Çeşitli Türk kabileleri Anadolu’ya göç etmeğe başladıklarında özellikle de Anadolu Selçukluları’nın en debdebeli devri olan Büyük Alaattin Keykubat’ın iktidarına rast gelen zaman dilimi içerisinde Anadolu’da Şiilik bir hayli ilerlemiş, ve İkinci Gıyasettin Keyhüsrev’in saltanatının başlangıcında Babailer İhtilali patlak vermiş ve Hacı Bektaş da bu arada çok kuvvetli nüfuz sahibi bir şahsiyet olarak ortaya çıkmıştı. Vilayetname’ye göre Sultan Alaattin bile, Şamani Türkler’in İslamiyet’e girmelerine bir vesile olan Hacı Bektaş’ın halifesi “Kara Donlu Can Baba” dolayısıyla hünkara karşı derin bir hürmet beslemekteydi. Hacı Bektaş’ın yurt edindiği Kırşehir yolu Dulgadir Türkmenleri’nin arasından geçmekteydi. Bu nedenle Halep, Adana ve havalisinde yaşayan Türkmenler arasında hünkarın adı saygıyla anılmaktaydı. Akşehir’deki “Mahmut Hayrani” ile Sivrihisar’da yaşayan “Yunus Emre” de hünkara ahit verenler arasındaydı. Ahlat’da da meşhur Hoylu Burak Baba’nın müritlerinden “Baba Emirci” bulunuyordu. O devirlerde Anadolu’daki Bektaşî nüfuzunun en hâkim bulunduğu yerler arasında Ankara, Sivas, Konya, Kayseri, Kırşehir ve güneye doğru yayılmış olan Türkmen Aşiretleri’nin yerleşmiş oldukları vilâyetlerdi. Anadolu Selçukluları’nın yıkılmasından sonra ise Karaman Oğlu Mahmut Bey’in Konya’ya hakim olması üzerine, o devre kadar devletin resmî dili olan Farsça’yı yasaklayarak Türkçe’nin konuşulmasını emretti. Bu karar en fazla Batıni-Şii babaların amaçlarına yardımcı oldu. Oba ve yaylalarda yaşayan ve kentleşememiş olan Türk aşiretleri ve bütün Türkmenler kendilerine öz dilleriyle hitap eden bu Şiai Batınyye Babalarına candan gönül vererek kuvvetle bağlandılar.

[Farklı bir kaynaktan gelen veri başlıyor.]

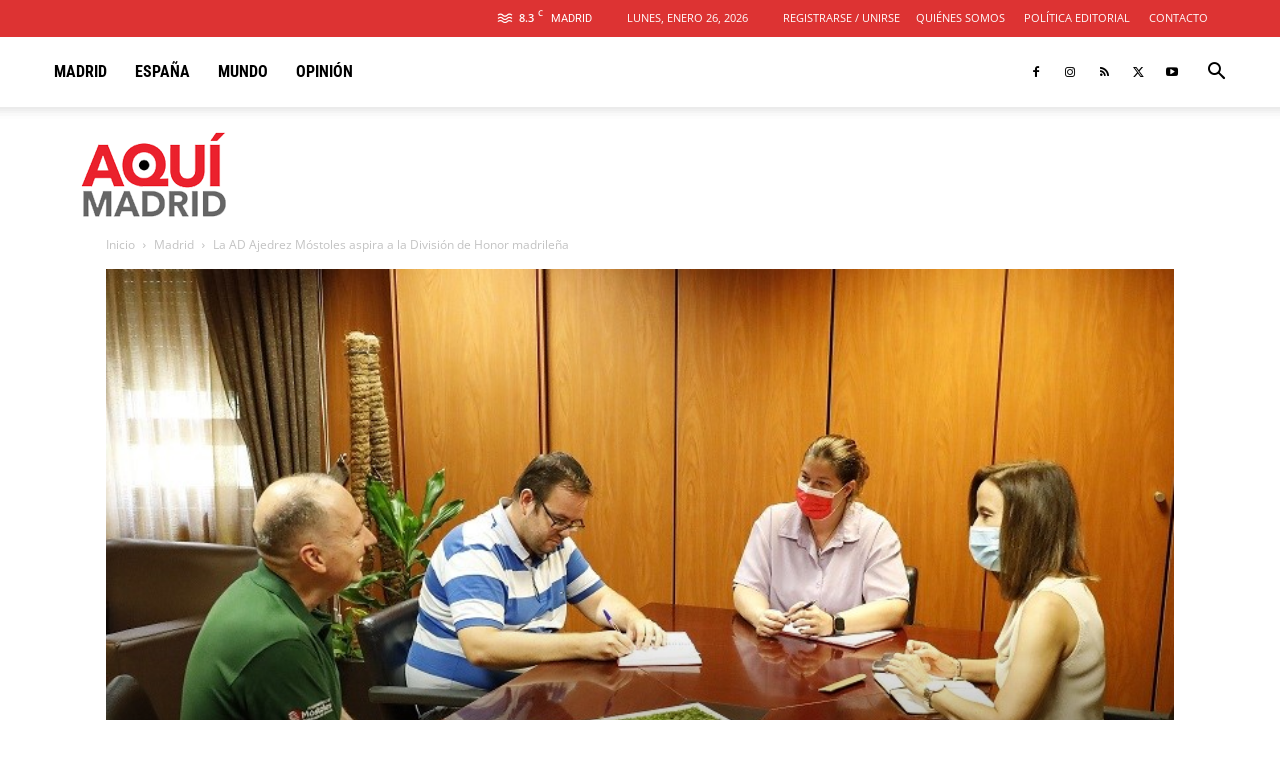

--- FILE ---
content_type: text/html; charset=UTF-8
request_url: https://aqui.madrid/wp-admin/admin-ajax.php?td_theme_name=Newspaper&v=12.7.3
body_size: -397
content:
{"37748":213}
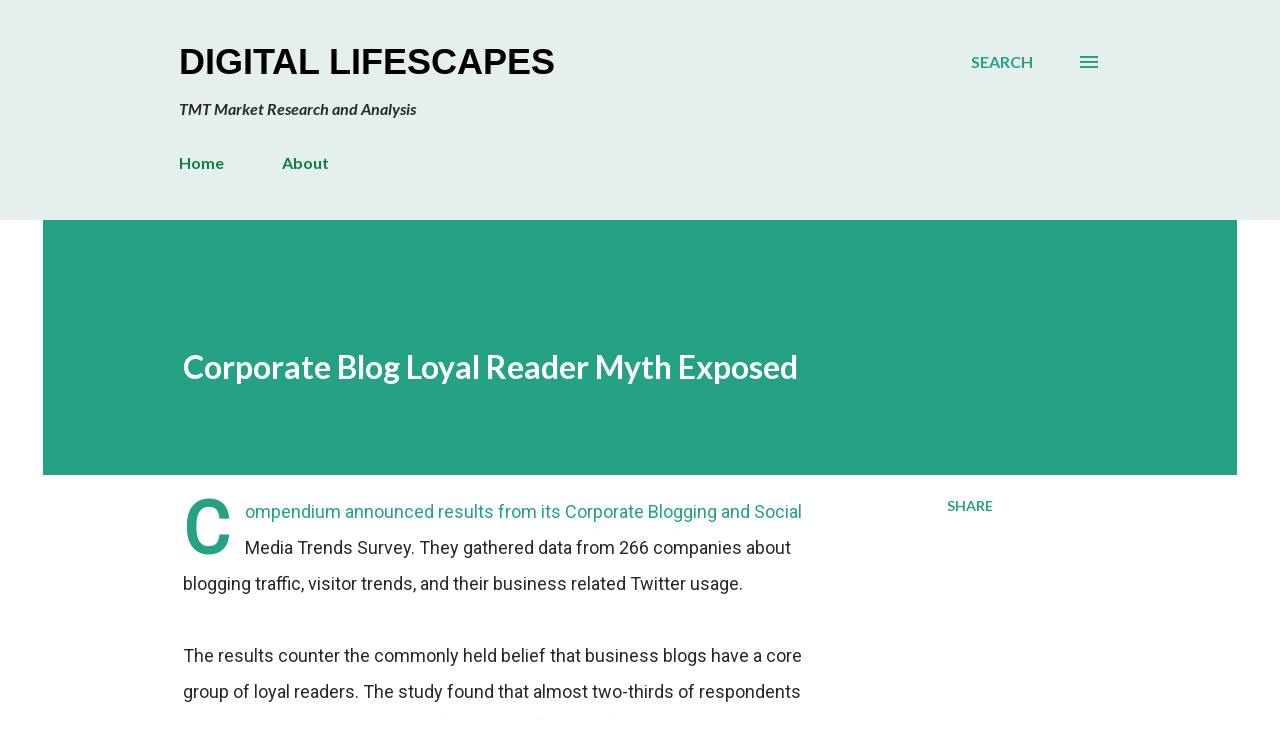

--- FILE ---
content_type: text/html; charset=utf-8
request_url: https://www.google.com/recaptcha/api2/aframe
body_size: 268
content:
<!DOCTYPE HTML><html><head><meta http-equiv="content-type" content="text/html; charset=UTF-8"></head><body><script nonce="j_DKhBEhTqnRsF5W3d2aCA">/** Anti-fraud and anti-abuse applications only. See google.com/recaptcha */ try{var clients={'sodar':'https://pagead2.googlesyndication.com/pagead/sodar?'};window.addEventListener("message",function(a){try{if(a.source===window.parent){var b=JSON.parse(a.data);var c=clients[b['id']];if(c){var d=document.createElement('img');d.src=c+b['params']+'&rc='+(localStorage.getItem("rc::a")?sessionStorage.getItem("rc::b"):"");window.document.body.appendChild(d);sessionStorage.setItem("rc::e",parseInt(sessionStorage.getItem("rc::e")||0)+1);localStorage.setItem("rc::h",'1768997054061');}}}catch(b){}});window.parent.postMessage("_grecaptcha_ready", "*");}catch(b){}</script></body></html>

Bu bölgede Bektaşiliğin yayılması maksadıyla Hacı Bektaş’ın halifelerinin üçüncüsü olan Hacim Sultan memur tayin edilmişti. Kermeyan Beyi Uşak civarında “Susuz Köyü” yurt olarak Hacim Sultan’a vermişti. Daha Hacı Bektaş hayattayken Bektaşîlik Batı Anadolu’ya yayılmıştı. Hatta onun manevî himmetiyle Batı Anadolu fethedilmişti. Germeyan Bey’in yönetimi altındaki ordu Kütahya, Tavşanlı, Altuntaş, “Kermeyan Kalesi” diye meşhur olan kaleyi, Denizli, Uşak, Sandıklı ve Işıklı’yı aldı. Kermeyan Vilâyetinde kışlak ve yaylak tutan “Akkoyunlu Aşireti” baştanbaşa Hacı Bektaş’ın halifesi olan Hacim Sultan’a intisap etmişlerdi. Germeyan Bey fethettiği memleketlere “Bey” oldu. Akdeniz sahillerine de önemli bir askeri kıta sevk etti. Ayrıca, Balıkesir, Edremit ve çevresini feth etti.